South India in general, and Tamil Nadu in particular, has produced many great saints and scholars who occupy a place of pride in the Sanatan hierarchy. From Sage Agastya in Vedic times to Ramanuja and Avvaiyar in medieval times to Ramana Maharshi in the recent past, sages of the Sanatan tradition have emerged from the Dravida lands and are revered by the entire nation.
Challenging caste hierarchy is in no way an attack on Hinduism. But using it to demonise the entire Dharmic order is ignorance. Ritualism and hierarchical casteism in Sanatan traditions attracted criticism and revolt from time to time. Buddha and Charvaka led early revolts against the ritualistic aspects of Sanatan Dharma. These continued as reformist movements in later centuries. The caste system as an institution was subjected historically to continuous scrutiny and reform for evils like hierarchical discrimination and untouchability.
In Plato’s Socratic Dialogues, an Athenian prophet called Euthyphro of Prospalta gets into an argument with Socrates over “what is pious”. “What is dear to the gods is pious. What is not is impious,” he proposes. Socrates argues that some gods may see certain actions as pious, and others may not. Euthyphro then modifies his definition, saying “the pious is what all the gods love, and the opposite, what all the gods hate, is the impious”. Socrates then asks the most important question: “Is the pious being loved by the gods because it is pious, or is it pious because it is being loved by the gods?”
This is called the Euthyphro Dilemma. Many Sanatanis face this “Euthyphro Dilemma” on the question of the caste system because of its divine origin tracing back to Lord Krishna in the Bhagavad Gita, who informed Arjuna that the varnas were created by him.
But it was not exclusive to India. Medieval Europe had rigid classes like royalty, clergymen, nobles, burghers and serfs. Ancient Iran had its class structure in the form of atharva (priest), rathestha (warrior), vastrya fsuvant (head of the family) and huiti (manual worker).
Plato too resorts to a similar tripartite division of the soul into appetitive, spirited and rational parts. “The common people are driven by base desires, soldiers by a yearning for honour, while rulers look to reason. Mostly, it is a matter of birth – we are born to be blacksmiths or soldiers or philosopher kings”, writes Keanan Malik explaining Plato’s logic.
In the Sanatan tradition, birth-based division was never accepted in ancient times, nor was any hierarchy codified. Sankara Digvijaya by Madhavacharya makes knowledge the basis for social organisation, proclaiming that “by birth, all are Shudras only. By actions, men become Dwija — twice-born. By reading the Vedas, one becomes Vipra and becomes Brahmin by gaining the knowledge of God.”

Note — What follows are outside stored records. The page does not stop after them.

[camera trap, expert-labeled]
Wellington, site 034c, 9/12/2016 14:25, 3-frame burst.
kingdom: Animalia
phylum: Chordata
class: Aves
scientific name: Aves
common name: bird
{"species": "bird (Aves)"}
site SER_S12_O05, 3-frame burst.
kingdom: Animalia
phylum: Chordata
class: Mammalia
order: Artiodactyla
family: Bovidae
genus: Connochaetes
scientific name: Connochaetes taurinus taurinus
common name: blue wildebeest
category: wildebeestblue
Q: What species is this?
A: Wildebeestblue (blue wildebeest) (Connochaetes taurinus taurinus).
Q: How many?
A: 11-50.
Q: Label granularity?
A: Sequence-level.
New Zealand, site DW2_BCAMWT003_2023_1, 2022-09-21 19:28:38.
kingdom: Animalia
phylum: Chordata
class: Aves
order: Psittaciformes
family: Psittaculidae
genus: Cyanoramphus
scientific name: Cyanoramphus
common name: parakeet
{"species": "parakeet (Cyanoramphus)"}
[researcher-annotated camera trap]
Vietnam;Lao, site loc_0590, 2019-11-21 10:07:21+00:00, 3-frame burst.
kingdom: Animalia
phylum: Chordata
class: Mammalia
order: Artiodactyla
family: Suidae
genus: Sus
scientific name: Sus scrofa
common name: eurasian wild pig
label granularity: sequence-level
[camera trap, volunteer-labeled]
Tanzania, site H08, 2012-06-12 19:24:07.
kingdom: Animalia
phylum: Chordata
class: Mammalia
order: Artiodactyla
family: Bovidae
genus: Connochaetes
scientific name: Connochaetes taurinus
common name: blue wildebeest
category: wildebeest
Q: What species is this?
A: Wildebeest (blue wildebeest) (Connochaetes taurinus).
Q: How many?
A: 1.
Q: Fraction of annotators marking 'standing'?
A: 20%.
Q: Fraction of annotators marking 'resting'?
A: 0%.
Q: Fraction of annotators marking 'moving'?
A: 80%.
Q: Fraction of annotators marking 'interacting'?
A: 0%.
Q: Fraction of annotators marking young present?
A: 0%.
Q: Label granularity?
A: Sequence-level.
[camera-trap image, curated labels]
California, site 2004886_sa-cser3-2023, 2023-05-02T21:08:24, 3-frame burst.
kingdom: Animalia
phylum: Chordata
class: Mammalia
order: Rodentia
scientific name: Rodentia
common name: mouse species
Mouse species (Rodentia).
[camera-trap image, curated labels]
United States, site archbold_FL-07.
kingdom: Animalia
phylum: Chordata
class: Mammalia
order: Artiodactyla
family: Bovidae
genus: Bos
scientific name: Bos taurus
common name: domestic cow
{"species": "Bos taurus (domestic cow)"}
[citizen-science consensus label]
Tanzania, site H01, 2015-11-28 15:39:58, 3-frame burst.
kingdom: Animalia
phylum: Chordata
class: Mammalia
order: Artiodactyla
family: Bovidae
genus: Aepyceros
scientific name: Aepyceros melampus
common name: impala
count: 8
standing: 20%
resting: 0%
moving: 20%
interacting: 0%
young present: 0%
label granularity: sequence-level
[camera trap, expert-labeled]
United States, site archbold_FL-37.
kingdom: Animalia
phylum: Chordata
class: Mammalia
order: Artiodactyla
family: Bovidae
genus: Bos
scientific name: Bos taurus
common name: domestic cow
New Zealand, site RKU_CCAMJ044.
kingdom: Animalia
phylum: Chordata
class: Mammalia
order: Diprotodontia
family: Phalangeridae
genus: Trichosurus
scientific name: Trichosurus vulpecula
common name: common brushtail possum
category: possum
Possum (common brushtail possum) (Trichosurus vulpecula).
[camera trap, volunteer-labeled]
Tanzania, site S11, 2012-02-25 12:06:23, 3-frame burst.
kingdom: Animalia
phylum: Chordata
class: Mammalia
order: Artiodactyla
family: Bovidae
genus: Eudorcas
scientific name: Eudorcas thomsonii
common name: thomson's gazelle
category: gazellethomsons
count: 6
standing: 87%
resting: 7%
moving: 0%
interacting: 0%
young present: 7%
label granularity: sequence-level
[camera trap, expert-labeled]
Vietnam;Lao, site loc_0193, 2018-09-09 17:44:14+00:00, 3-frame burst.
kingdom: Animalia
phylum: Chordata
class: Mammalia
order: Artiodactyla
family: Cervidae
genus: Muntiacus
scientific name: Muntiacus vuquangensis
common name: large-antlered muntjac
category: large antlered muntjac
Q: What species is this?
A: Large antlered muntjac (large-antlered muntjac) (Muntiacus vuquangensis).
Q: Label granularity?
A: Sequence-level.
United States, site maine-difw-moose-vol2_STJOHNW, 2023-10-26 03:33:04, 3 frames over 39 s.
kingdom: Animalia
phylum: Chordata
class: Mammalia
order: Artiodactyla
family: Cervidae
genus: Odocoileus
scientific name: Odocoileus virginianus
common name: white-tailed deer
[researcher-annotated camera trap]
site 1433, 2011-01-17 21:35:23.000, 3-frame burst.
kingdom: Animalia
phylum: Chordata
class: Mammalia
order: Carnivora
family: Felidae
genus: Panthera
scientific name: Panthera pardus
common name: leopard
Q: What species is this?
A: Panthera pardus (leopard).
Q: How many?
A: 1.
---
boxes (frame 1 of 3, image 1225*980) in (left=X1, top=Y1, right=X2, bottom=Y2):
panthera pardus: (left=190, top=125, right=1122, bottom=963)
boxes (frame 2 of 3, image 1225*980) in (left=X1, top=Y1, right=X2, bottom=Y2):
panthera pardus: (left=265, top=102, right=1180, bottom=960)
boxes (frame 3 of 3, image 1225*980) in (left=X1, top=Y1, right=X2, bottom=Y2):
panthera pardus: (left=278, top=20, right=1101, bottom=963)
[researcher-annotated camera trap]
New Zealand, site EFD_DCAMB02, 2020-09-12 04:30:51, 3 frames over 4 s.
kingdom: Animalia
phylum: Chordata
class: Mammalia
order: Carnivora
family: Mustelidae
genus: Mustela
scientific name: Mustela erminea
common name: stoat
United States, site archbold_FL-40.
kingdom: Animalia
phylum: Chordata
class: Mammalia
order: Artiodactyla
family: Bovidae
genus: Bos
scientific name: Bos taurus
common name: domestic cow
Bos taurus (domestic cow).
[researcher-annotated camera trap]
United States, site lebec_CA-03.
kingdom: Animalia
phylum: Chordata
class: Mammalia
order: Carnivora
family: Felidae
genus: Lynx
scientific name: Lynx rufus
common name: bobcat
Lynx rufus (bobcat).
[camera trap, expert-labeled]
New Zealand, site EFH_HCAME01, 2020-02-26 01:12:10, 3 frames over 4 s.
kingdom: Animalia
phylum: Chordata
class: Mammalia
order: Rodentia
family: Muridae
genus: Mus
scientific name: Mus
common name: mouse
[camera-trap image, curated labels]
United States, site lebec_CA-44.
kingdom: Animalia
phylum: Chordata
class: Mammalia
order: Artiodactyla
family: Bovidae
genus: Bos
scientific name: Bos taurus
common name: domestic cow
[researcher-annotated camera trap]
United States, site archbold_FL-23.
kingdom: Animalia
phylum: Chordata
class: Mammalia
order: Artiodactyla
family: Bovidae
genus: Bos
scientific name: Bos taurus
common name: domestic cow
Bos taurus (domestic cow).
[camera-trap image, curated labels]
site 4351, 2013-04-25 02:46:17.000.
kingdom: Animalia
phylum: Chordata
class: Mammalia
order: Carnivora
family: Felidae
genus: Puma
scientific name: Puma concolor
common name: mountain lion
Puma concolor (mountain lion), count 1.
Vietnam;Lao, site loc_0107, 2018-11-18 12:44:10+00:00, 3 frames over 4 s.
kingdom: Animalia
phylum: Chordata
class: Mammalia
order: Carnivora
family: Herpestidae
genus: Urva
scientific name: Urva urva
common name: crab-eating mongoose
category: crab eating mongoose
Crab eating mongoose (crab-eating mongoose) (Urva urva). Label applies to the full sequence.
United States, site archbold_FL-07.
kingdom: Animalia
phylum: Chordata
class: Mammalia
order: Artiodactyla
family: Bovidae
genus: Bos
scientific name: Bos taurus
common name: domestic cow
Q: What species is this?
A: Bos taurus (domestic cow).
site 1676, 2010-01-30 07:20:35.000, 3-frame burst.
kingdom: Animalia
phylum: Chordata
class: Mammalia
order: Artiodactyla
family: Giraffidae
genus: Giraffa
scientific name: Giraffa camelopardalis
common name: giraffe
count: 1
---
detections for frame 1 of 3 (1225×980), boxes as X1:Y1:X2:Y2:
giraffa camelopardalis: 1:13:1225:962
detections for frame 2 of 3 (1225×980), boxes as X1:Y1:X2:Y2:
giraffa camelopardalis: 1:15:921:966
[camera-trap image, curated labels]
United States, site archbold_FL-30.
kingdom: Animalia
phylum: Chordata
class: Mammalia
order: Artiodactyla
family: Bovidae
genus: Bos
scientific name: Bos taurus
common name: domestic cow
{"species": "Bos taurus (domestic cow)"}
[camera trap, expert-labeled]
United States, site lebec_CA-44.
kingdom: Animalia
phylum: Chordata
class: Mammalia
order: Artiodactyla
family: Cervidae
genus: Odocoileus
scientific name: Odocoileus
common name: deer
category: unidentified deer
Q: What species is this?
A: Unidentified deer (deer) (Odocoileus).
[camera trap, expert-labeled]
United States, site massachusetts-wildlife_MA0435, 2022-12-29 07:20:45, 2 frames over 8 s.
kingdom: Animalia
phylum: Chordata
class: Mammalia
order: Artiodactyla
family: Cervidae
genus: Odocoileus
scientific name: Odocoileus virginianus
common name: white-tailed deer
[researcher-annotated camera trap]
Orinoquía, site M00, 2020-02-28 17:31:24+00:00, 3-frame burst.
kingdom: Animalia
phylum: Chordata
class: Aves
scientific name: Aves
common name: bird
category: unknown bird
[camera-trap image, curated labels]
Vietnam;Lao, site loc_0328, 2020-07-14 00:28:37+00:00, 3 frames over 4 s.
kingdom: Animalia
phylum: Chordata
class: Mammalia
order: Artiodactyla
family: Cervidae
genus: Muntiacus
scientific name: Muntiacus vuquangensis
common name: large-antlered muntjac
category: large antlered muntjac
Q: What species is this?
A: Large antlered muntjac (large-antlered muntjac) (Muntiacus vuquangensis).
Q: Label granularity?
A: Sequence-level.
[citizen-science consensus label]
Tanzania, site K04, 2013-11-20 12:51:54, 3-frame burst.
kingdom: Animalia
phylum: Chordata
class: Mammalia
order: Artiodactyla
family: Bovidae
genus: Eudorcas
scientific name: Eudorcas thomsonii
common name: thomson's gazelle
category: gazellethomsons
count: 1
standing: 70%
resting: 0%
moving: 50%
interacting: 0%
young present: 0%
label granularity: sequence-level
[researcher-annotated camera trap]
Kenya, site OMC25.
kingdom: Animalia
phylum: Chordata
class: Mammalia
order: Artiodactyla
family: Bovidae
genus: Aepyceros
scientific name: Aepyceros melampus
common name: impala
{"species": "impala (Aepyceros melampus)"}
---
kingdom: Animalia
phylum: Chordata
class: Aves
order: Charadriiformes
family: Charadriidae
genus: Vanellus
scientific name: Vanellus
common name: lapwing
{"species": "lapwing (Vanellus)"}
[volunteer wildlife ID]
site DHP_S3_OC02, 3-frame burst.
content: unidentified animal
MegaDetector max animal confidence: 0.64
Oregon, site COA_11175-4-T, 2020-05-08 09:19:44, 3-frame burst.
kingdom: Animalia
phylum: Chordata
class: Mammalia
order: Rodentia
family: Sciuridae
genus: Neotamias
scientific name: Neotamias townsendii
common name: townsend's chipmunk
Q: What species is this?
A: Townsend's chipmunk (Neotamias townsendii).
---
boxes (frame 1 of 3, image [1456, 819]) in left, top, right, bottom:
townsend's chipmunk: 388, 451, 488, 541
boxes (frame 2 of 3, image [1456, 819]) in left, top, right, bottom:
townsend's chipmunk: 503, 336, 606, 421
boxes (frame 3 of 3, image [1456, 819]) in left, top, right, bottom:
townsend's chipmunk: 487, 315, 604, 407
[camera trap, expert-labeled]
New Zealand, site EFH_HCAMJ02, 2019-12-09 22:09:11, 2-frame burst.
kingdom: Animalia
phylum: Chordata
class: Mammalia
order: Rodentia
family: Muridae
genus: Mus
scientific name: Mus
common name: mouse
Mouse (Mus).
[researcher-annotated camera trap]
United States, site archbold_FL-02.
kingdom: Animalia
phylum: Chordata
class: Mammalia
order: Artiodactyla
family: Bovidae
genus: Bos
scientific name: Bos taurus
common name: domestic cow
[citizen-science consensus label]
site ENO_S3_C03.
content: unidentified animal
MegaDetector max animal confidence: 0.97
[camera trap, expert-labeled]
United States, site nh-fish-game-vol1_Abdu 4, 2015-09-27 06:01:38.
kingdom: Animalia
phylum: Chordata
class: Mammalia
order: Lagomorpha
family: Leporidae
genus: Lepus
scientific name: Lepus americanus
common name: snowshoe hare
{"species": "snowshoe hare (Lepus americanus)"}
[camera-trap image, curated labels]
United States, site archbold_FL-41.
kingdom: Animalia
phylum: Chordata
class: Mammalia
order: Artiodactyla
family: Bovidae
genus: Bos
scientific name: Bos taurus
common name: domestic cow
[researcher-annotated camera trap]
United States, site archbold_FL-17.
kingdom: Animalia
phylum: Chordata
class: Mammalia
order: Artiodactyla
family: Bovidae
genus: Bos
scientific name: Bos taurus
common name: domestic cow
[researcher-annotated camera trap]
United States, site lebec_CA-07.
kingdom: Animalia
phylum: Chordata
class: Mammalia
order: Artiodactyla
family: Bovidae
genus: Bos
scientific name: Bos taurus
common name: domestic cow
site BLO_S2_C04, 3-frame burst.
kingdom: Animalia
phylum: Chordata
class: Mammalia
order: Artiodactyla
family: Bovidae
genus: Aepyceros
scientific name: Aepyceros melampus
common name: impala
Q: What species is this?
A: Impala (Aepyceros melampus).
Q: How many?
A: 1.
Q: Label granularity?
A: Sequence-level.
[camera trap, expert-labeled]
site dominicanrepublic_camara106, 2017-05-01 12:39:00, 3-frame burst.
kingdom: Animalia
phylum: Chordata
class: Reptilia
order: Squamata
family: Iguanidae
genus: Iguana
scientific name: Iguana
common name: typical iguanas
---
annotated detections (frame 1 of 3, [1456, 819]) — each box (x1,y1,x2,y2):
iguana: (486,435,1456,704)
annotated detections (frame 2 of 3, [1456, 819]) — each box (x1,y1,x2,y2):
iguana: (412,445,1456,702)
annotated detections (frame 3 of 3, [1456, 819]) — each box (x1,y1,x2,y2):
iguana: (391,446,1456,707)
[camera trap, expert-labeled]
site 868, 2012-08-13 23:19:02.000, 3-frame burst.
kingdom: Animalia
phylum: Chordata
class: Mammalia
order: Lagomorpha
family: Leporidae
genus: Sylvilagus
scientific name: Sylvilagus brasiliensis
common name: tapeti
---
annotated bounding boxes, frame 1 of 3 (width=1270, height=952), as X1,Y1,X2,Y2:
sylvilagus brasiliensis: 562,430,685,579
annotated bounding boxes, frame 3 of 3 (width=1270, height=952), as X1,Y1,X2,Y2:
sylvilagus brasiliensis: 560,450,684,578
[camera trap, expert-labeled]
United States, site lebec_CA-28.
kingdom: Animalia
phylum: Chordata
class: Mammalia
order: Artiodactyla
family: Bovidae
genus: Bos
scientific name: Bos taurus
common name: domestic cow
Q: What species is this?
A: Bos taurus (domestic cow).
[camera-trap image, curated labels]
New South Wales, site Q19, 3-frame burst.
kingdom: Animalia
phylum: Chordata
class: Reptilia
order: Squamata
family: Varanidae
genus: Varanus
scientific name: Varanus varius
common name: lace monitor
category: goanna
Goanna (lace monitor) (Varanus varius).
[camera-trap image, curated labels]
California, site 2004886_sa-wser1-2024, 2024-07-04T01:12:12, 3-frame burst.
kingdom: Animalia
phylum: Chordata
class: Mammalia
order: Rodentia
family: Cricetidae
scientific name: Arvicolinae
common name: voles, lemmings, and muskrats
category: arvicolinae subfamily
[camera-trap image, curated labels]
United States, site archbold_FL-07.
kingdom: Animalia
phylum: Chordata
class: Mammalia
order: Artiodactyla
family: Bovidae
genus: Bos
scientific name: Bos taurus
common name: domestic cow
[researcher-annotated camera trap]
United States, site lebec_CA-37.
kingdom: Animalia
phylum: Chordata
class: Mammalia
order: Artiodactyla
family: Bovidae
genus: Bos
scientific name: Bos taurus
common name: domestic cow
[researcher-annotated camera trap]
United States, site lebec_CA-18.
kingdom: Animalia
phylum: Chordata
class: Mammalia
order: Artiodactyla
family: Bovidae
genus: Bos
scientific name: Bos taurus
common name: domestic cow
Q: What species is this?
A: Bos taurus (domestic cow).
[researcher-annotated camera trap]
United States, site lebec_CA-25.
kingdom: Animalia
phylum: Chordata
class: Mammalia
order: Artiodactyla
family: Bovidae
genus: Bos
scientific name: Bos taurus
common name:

A passage in the Vana Parva of the Mahabharata states that a person, in whom the qualities of truth, munificence, forgiveness, gentleness, abstinence from cruel deeds, contemplation and benevolence are observed, is called a Brahmin. “A man is not a Shudra by being born a Shudra nor a Brahmin by being born a Brahmin,” it states categorically. The Shanti Parva rejects the idea of some varnas being superior to others.
The evil of birth-based casteism is a distortion of the varna system. Not just Ambedkar, even the Hindu icon Savarkar vociferously rejected it. “Just as I felt I should rebel against the foreign rule over Hindustan, I also felt that I should rebel against the caste system and untouchability in Hindustan”, he wrote from the Andaman jail in 1920. A reformist RSS chief, Balasaheb Deoras, categorically stated that many things in the Manu Smriti had become outdated. It is “no longer wise to accept every word of it, as valid in modern times,” he declared. Gandhi, who always called himself a Sanatani Hindu, called caste a “monster”. “It is this travesty of varna that has degraded Hinduism and India,” he bemoaned.
Casteism should go. But the Sanatan-phobic Dravidianism that seeks to defame and, if possible, destroy Sanatana Dharma, too should go. Besant’s caution that “there is no future for India without Hinduism” should always be remembered.